▶

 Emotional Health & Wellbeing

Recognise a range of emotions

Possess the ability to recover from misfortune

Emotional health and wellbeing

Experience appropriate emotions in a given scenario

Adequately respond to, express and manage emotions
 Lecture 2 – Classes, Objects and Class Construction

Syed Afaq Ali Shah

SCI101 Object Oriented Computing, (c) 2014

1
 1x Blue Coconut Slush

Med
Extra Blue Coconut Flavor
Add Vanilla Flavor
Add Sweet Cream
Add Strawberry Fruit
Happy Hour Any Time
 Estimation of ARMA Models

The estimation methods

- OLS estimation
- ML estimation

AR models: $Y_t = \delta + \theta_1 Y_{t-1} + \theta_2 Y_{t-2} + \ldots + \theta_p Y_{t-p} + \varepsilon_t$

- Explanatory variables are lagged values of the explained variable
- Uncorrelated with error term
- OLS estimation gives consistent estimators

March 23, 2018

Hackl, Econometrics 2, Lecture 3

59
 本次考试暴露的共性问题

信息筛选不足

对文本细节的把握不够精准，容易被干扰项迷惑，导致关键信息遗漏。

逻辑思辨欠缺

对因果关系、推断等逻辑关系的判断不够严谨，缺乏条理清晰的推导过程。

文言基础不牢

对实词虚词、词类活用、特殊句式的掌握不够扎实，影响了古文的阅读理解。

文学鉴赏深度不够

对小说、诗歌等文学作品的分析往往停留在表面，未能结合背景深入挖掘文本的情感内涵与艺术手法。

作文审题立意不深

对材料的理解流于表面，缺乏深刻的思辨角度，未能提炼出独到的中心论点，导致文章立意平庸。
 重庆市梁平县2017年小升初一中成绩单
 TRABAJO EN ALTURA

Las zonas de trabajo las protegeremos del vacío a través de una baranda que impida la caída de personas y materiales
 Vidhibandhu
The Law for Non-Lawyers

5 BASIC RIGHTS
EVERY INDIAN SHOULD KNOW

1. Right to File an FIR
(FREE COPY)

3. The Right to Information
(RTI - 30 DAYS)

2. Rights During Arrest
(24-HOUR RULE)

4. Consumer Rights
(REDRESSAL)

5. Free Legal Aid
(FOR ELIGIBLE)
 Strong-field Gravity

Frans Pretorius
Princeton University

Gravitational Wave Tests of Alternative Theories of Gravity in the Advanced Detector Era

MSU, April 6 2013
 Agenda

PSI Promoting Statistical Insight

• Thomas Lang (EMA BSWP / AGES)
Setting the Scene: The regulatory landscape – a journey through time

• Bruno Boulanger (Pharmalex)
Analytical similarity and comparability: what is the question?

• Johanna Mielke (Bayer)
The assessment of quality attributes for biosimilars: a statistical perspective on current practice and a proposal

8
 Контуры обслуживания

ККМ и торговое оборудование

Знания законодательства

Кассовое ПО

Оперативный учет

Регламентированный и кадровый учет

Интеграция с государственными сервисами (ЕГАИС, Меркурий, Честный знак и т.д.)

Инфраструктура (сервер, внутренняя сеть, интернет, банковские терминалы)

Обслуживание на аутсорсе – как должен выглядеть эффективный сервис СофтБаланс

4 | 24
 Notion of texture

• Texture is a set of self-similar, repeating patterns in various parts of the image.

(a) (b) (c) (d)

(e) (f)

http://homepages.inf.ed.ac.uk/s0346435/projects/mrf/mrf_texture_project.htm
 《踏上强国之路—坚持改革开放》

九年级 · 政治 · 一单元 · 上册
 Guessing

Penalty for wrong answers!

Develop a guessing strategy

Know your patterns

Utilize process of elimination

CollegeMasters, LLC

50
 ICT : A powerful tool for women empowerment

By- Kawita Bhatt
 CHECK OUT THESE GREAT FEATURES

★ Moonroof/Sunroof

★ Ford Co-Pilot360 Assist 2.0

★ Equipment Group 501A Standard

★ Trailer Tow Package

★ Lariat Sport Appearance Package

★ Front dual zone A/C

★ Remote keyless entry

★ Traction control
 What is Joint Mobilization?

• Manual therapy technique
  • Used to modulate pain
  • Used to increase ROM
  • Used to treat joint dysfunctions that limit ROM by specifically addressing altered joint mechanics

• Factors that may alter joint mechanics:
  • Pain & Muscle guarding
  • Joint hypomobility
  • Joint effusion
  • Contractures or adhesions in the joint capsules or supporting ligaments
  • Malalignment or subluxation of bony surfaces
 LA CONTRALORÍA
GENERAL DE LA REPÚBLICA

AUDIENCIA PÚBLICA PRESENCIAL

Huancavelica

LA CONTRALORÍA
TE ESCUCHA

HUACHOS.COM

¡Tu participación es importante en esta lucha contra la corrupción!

◀

All that belongs in your answer is the stretch of entries above from the line with "BSWP / AGES)" through the line with "Инфраструктура (сервер, внутренняя", printed exactly.

● Response area:
• Thomas Lang (EMA BSWP / AGES)
Setting the Scene: The regulatory landscape – a journey through time

• Bruno Boulanger (Pharmalex)
Analytical similarity and comparability: what is the question?

• Johanna Mielke (Bayer)
The assessment of quality attributes for biosimilars: a statistical perspective on current practice and a proposal

8
 Контуры обслуживания

ККМ и торговое оборудование

Знания законодательства

Кассовое ПО

Оперативный учет

Регламентированный и кадровый учет

Интеграция с государственными сервисами (ЕГАИС, Меркурий, Честный знак и т.д.)

Инфраструктура (сервер, внутренняя сеть, интернет, банковские терминалы)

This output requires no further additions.